Rose and Ruth and Alice continued their walk across the meadow. The two visitors had lots of questions to ask, and Alice chatted back gleefully.
“It is so very nice having you with me,” she said. “I’ve been lonely so much, and I’ve wished so hard that some other little girl would only go through the Looking-Glass or into Wonderland with me. You see, talking things over is half the fun, and now we can talk everything over as we go along—I wonder why the grass looks so far away——”
To be sure it did.
“We—we’ve grown, just as the Red Queen said we would, only how fast,” quavered Rose, a good deal disturbed. “Do you suppose it really is going barefoot that’s done it?”

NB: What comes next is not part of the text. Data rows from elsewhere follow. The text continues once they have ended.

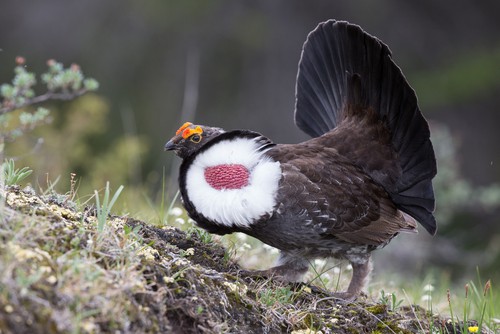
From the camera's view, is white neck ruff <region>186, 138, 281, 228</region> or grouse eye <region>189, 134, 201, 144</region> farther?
grouse eye <region>189, 134, 201, 144</region>

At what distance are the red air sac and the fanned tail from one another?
4.20 ft

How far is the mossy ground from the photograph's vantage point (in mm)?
2910

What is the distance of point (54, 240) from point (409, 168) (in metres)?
3.03

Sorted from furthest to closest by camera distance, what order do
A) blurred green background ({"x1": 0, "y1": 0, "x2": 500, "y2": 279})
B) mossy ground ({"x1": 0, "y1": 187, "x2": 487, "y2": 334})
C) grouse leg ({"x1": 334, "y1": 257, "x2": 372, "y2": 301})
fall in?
blurred green background ({"x1": 0, "y1": 0, "x2": 500, "y2": 279}) < grouse leg ({"x1": 334, "y1": 257, "x2": 372, "y2": 301}) < mossy ground ({"x1": 0, "y1": 187, "x2": 487, "y2": 334})

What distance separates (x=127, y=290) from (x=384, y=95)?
2.93 m

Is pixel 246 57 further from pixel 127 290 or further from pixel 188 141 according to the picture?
pixel 127 290

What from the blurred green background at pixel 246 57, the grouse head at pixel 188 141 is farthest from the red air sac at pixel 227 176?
the blurred green background at pixel 246 57

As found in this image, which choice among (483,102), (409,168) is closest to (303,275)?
(409,168)

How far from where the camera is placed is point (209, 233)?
4824 millimetres

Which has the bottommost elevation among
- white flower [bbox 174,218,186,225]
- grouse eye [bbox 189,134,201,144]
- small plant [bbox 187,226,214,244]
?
white flower [bbox 174,218,186,225]

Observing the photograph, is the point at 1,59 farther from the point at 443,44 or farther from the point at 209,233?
the point at 209,233

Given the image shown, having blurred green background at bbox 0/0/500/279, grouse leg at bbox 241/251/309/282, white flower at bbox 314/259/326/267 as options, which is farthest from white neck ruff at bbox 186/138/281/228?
blurred green background at bbox 0/0/500/279

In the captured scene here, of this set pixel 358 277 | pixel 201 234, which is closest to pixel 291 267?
pixel 358 277

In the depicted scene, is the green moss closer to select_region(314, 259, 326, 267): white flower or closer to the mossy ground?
the mossy ground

“Do you know,” Alice replied, “Looking-Glass Land and Wonderland have got mixed up. We’re popping up and down just as I always do in Wonderland. But it is nice up here, isn’t it?”
Indeed it was. The view was so fine. By this time all three of the little girls were at least twenty feet high, and they were still growing.
“Well, we aren’t little girls any longer,” Ruth remarked, “though I feel like one the same as ever, don’t you? Why, it’s like climbing a hill, only ever so much faster! Look over there. Isn’t it a village? And see what a crowd of people. Let’s go.”
“I think we’d better try to grow down a bit,” said Alice. “You see, if we get among those people while we are so tall they may not like it.”
“Yes, but how are we to grow small?” Rose wanted to know, in a worried tone.
“Put on your shoes and stockings, stupid,” said a voice, and there was the Red Queen whirling past them in the air.